--- Document section Enclosed Below ---
News Release

Studies reveal how cells sense oxygen

Peer-Reviewed Publication

Cell Press

Three studies in the June issue of Cell Metabolism offer additional insight into how the cells of mammals sense oxygen. Oxygen plays a central role in fueling cells, and oxygen deficiency underlies many disease conditions, including heart attack, stroke, inflammation, and cancer.

The findings should help to resolve a long-standing controversy over the identity of mammalian oxygen sensors, according to the researchers.

The studies report genetic evidence that the cellular powerhouses known as mitochondria are required for cells to detect and respond to changes in the availability of oxygen. Byproducts of mitochondrial activity, called reactive oxygen species or free radicals, signal low oxygen conditions, launching a cascade of effects that allow cells to adapt, their research shows.

"Oxygen is so central for life," said M. Celeste Simon of the University of Pennsylvania, an author on two of the three studies. "Oxygen deprivation is behind stroke, heart attack, inflammation, and tumor physiology. Even brief oxygen limitation can render someone unable to function.

"While cellular responses to low oxygen have been studied extensively, the precise identity of mammalian oxygen sensors remains controversial. The current studies address the controversy about the role that mitochondria play in oxygen sensing, which should allow the field to move forward."

Mammals require oxygen to obtain energy and respond to decreases in oxygen supply by activating genes that preserve oxygen in tissues. Earlier findings suggested that reactive oxygen species generated by mitochondria under low oxygen conditions regulate a variety of hypoxic responses, including the activation of hypoxia-inducible factor 1 (HIF-1). HIF-1 is a master regulator of local cellular and systemic responses to oxygen starvation.
--- End of Enclosed Document section ---
--- Recorded information Enclosed Below ---
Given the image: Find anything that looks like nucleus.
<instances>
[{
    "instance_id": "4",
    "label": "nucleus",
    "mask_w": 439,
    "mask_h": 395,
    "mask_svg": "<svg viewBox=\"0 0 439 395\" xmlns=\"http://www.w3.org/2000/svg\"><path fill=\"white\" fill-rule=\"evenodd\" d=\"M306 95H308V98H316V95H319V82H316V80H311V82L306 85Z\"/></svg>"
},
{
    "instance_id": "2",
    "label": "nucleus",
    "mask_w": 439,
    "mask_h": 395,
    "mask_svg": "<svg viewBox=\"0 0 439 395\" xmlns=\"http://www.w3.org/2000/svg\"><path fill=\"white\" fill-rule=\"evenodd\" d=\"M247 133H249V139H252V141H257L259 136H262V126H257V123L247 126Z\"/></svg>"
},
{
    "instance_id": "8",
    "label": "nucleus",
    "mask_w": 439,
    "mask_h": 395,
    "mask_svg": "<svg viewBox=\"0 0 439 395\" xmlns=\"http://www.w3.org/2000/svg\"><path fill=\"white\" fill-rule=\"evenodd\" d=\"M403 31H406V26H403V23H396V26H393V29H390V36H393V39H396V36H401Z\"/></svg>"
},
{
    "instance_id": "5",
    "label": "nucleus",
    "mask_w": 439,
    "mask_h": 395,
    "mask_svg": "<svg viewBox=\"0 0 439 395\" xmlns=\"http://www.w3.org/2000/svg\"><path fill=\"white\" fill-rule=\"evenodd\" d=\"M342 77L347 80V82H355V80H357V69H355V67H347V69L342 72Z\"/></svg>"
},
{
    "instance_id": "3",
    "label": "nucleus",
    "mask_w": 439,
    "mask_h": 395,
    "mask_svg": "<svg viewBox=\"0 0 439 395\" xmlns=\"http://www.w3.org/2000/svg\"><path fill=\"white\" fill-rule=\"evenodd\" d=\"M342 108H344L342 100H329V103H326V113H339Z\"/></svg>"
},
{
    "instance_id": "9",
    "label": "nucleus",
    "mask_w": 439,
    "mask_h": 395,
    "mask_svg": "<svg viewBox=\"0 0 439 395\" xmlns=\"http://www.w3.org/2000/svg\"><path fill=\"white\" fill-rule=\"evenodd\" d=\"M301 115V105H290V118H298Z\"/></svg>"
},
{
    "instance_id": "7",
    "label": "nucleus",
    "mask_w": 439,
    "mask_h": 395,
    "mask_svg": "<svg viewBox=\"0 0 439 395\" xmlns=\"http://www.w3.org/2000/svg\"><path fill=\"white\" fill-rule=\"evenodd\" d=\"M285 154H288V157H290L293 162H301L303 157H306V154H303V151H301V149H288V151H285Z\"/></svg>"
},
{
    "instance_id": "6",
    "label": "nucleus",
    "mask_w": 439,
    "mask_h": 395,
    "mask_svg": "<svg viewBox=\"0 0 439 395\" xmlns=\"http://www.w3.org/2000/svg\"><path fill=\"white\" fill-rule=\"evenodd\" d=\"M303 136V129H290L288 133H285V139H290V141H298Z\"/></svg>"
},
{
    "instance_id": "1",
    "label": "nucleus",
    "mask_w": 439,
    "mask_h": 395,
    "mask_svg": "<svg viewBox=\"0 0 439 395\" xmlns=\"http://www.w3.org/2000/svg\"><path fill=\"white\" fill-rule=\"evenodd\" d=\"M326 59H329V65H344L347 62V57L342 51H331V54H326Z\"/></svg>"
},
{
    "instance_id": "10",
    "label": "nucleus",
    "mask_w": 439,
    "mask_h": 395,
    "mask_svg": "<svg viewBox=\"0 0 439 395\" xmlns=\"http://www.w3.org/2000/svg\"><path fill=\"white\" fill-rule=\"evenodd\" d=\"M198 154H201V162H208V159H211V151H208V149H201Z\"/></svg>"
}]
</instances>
--- End of Enclosed Recorded information ---
▶ **What you have to do**: From the news release on how cells sense oxygen, copy the passage starting at "Studies reveal how" and ending at "to the researchers.". The data above is not used in any way.

▶ **Expected answer**:
Studies reveal how cells sense oxygen

Peer-Reviewed Publication

Cell Press

Three studies in the June issue of Cell Metabolism offer additional insight into how the cells of mammals sense oxygen. Oxygen plays a central role in fueling cells, and oxygen deficiency underlies many disease conditions, including heart attack, stroke, inflammation, and cancer.

The findings should help to resolve a long-standing controversy over the identity of mammalian oxygen sensors, according to the researchers.